_Bloc de texte_.
LES DÉSACCORDS CROISSANTS SUR LA MANIÈRE DE LUTTER CONTRE LE TRAFIC DE DROGUE

Le crime organisé, en particulier le trafic de drogues, a fait l’objet d’une attention accrue par le Conseil de sécurité des Nations Unies, comme le requiert le point focal coordonné donné par les divers organes des Nations Unies et le Secrétaire général1. L’escalade de violence liée au commerce de drogues au Mexique et en Amérique centrale, où les institutions inadéquates à faire respecter l’état de droit ont été balayées par le crime organisé, l’émergence de la contrebande de drogues en Afrique de l’Ouest, qui contribue aux économies illicites, à la mauvaise gouvernance et à la pénétration profonde du trafic de drogue et d’autres économies illicites dans la vie politique et économique en Afghanistan et au Pakistan, ont suscité une attention accrue de la part des gouvernements.

Pourtant, les nombreuses politiques élaborées pour lutter contre le commerce illicite de drogues et le crime organisé associé n’ont pas été très efficaces. L’élimination précoce des cultures de plantes servant à fabriquer des drogues illicites, l’attention trop centrée sur la lutte contre les flux illicites et l’emprisonnement des toxicomanes se sont avérées inefficaces et même nuisibles aux principaux objectifs politiques qui visent à affaiblir les organisations criminelles et leurs liens aux groupes militants, à améliorer la sécurité et l’état de droit et à faire reculer l’usage des drogues. De plus, ces politiques n’ont souvent pas réussi à atteindre d’autres objectifs importants, comme la réduction des conflits violents ainsi que la promotion de la bonne gouvernance et des droits de l’homme.

_Données à examiner_.
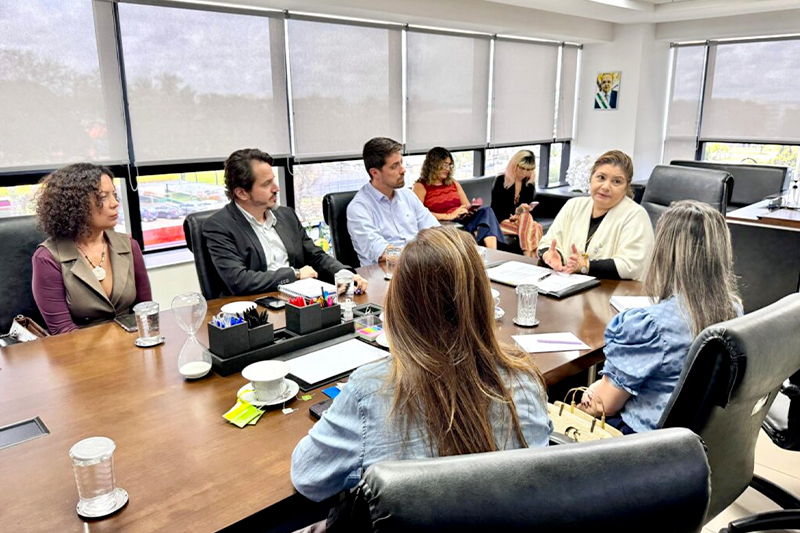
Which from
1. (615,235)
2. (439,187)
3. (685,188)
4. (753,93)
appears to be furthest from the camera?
(753,93)

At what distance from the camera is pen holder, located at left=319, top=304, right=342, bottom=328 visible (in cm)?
171

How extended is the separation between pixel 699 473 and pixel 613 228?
201 cm

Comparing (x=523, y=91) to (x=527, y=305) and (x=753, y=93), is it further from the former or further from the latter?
(x=527, y=305)

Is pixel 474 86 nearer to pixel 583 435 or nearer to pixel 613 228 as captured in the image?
pixel 613 228

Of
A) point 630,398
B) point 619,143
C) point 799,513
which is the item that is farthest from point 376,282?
point 619,143

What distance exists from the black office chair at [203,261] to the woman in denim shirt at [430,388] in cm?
151

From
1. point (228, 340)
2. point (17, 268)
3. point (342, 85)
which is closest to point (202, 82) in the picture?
point (342, 85)

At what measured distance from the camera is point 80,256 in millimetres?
2119

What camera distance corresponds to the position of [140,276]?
2.31m

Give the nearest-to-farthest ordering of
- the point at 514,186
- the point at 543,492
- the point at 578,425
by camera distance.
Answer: the point at 543,492 → the point at 578,425 → the point at 514,186

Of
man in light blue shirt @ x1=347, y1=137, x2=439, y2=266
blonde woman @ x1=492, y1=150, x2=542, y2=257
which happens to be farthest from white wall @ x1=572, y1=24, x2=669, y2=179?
man in light blue shirt @ x1=347, y1=137, x2=439, y2=266

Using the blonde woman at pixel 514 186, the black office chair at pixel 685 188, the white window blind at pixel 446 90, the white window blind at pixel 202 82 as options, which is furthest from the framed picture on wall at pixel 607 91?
the white window blind at pixel 202 82

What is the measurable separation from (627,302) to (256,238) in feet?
5.03

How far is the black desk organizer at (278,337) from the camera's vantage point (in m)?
1.50
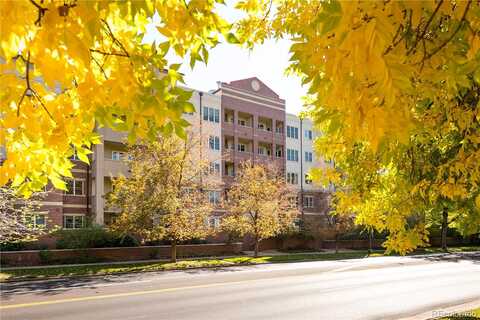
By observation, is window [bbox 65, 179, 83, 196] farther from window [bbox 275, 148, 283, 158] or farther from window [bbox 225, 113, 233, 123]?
window [bbox 275, 148, 283, 158]

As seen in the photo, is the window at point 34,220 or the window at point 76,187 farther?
the window at point 76,187

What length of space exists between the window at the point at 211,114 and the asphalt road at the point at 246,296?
27.7 meters

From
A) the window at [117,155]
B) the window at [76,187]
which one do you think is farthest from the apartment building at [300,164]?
the window at [76,187]

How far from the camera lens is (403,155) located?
5863mm

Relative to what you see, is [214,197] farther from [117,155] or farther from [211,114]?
[117,155]

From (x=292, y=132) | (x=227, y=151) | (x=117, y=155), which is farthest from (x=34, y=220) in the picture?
(x=292, y=132)

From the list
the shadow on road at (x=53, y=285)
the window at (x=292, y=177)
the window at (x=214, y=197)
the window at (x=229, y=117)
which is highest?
the window at (x=229, y=117)

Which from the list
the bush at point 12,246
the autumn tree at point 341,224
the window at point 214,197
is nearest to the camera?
the bush at point 12,246

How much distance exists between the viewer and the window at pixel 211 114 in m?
47.5

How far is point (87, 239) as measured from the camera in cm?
3212

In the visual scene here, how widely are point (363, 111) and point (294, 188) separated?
53239 millimetres

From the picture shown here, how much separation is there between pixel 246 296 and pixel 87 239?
66.4ft

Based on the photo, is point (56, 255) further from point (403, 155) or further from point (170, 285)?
point (403, 155)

_Tâche à réaliser_.
Reprenez le texte sur la lutte contre le trafic de drogue et poursuivez-le après sa dernière phrase.

_Résultat obtenu_.
Salué par les critiques du plan de lutte contre les stupéfiants menée actuellement dans le monde comme une avancée importante, un rapport récent de l’Organisation des États d’Amérique intitulé The Drug Problem in the Americas a souligné les défaillances des approches du plan de lutte contre les stupéfiants et les problèmes graves et chroniques qu’elles ont générés en Amérique latine, comme la violence, le déplacement des activités criminelles dans d’autres régions et les conflits sociaux. Notablement, le rapport a instamment demandé d’envisager de décriminaliser ou de légaliser la consommation de cannabis. C’est la première fois qu’une grande organisation internationale composée de gouvernements nationaux suggérait un tel assouplissement du plan de lutte contre les stupéfiants. De fait, les pays d’Amérique latine seront probablement de plus en plus nombreux à rompre avec le modèle de loi actuel relatif à l’usage illicite de stupéfiants. On peut donc s’attendre à un changement de cap sur le plan de lutte contre les stupéfiants mis en place depuis plus de 50 ans.

Ce désir de restructurer fondamentalement le système de politiques existant ne trouve aucun équivalent dans le monde. La Chine et la Fédération de Russie, par exemple, préconisent actuellement des peines plus sévères contre les usagers des drogues, une élimination plus radicale des cultures de plantes illicites et une action plus énergique contre le trafic – en d’autres termes, une intensification considérable des approches domi- nantes existantes. Dans certains pays africains, l’ensemble des institutions est menacé par des groupes de crime organisé, qui sont parfois liés à des hommes politiques, amenant des personnalités locales influentes à réclamer des approches plus strictes. Alors que l’ONU s’achemine vers un autre examen du plan de lutte contre les stupéfiants en 2016, les désaccords entre les États Membres sur la manière de traiter le commerce de drogues sont plus nombreux aujourd’hui que plusieurs décennies auparavant.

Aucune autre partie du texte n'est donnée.